Hukum

8 Narapdana Bandar Narkoba Dipindah ke Nusakambangan

DR Berita
Istimewa
Narapidana bandar narkoba

DRberita.com | Delapan orang kategori bandar narkoba di Jawa Barat dipindahkan ke Lembaga Pemasyarakatan Khusus Kelas IIA Karanganyar, Nusakambangan, Jumat 3 September 2021.

Lapas Super Maximum Security ini menampung 6 orang Lapas Narkotika Kelas IIA Gunung Sindur yakni S, MS, R, JS, PA, dan BPS. Sehari sebelumnya, 2 sudah dilaksanakan Rutan Kelas I Bandung, ZF dan AD, terlebih dahulu dipindahkan.

BACA JUGA
Pria Ditemukan Tewas Bersimbah Darah Depan Pintu Rumah Pemilik Kontrak

Seluruhnya merupakan bandar narkoba dengan hukuman penjara mulai dari empat tahun hingga seumur hidup, bahkan hukuman mati.

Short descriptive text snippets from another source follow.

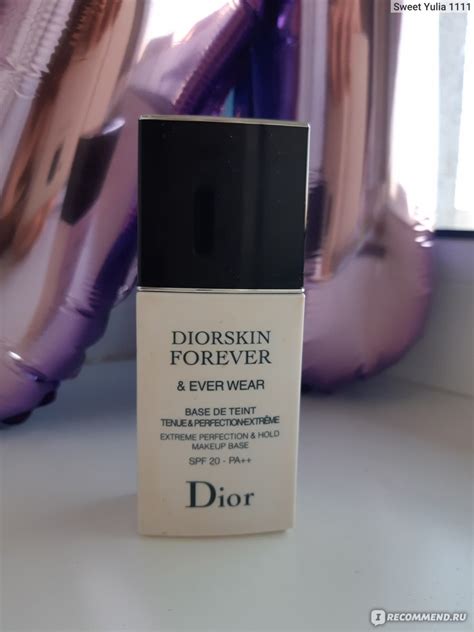 База под макияж Dior Diorskin Forever & Ever Primer Base.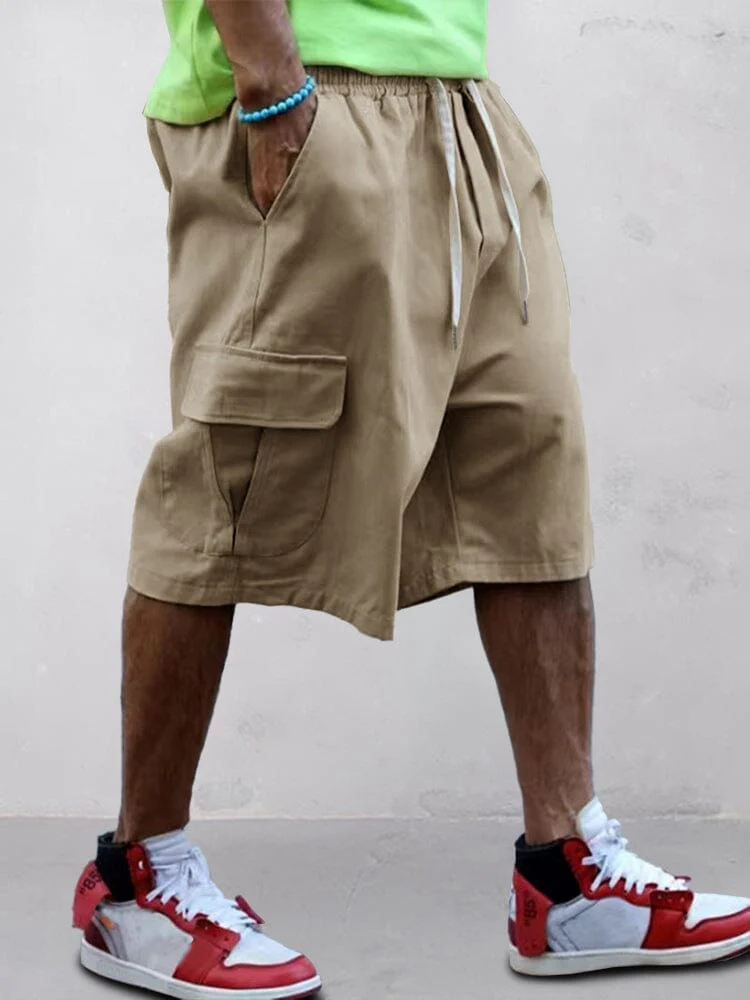 Versatile Utility Cargo Shorts - Image 3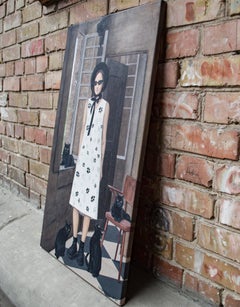 Zeitgenössisches Porträt "Einwohner"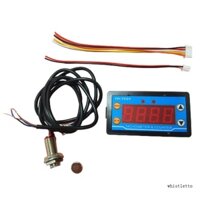 Đồng Hồ Đo Tốc Độ Động Cơ Hiển Thị Màn Hình Lcd DC9-24V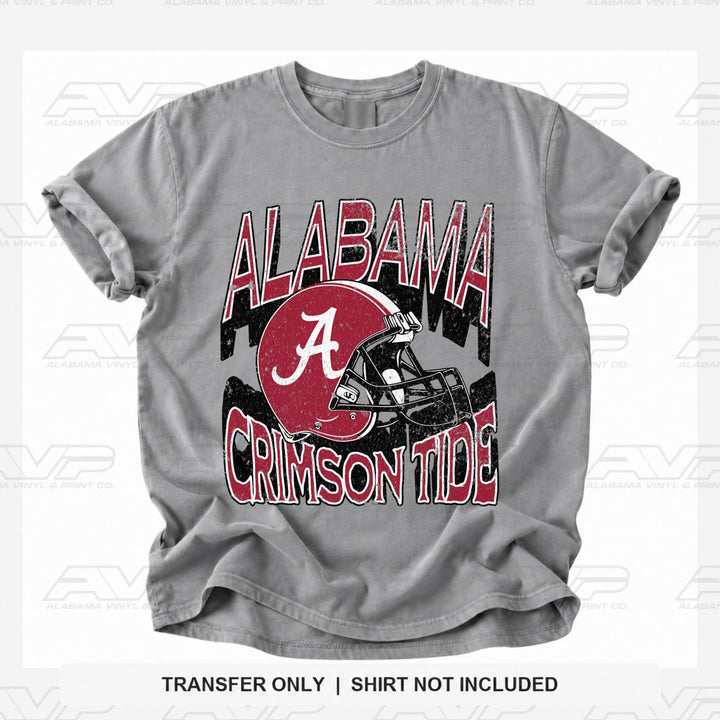 Alabama Helmets & Heritage Alabama Vinyl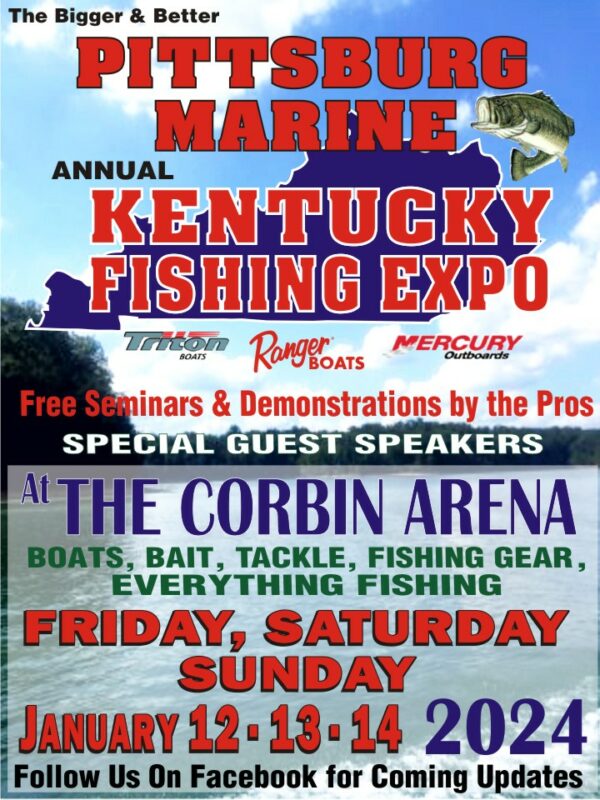 2024 Kentucky Fishing Expo Admission KY Fishing Expo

Proses pemindahan dilakukan sesuai dengan standar protokol pencegahan dan penanganan COVID-19. Dalam proses pemindahan seluruh Warga Binaan Pemasyarakatan (WBP) pengamatan kooperatif.

Kepala Kantor Wilayah Kementerian Hukum dan Hak Asasi Manusia Jawa Barat, Sudjonggo mengatakan pemindahan kasus narkoba ini adalah upaya memutus rantai peredaran narkoba di Lapas atau Rutan.


Sudjonggo juga mengatakan pemindahan tersebut sebagai bentuk pencegahan gangguan dan keamanan di dalam Lapas dan Rutan.

BACA JUGA:
4 Anggota TNI Gugur Kontak Senjata Dengan Separatis

"Kami berkomitmen dalam memerangi narkoba dan tidak akan mengirim bandar ke Lapas Super Maximum Security Nusakambangan, ini untuk memutus rantai peredaran narkoba, terutama di Lapas dan Rutan,".


Direktur Jenderal Pemasyarakatan, Reynhard Silitonga juga menegaskan bahwa lapangan sangat serius memerangi narkoba di seluruh jajaran, mulai dari pimpinan tertinggi hingga pelaksana di.

"Petugas maupun WBP yang terlibat narkoba akan diganjar hukuman sesuai dengan tindakannya, baik sanksi secara kedinasan, peraturan tindakan, maupun sanksi pidana.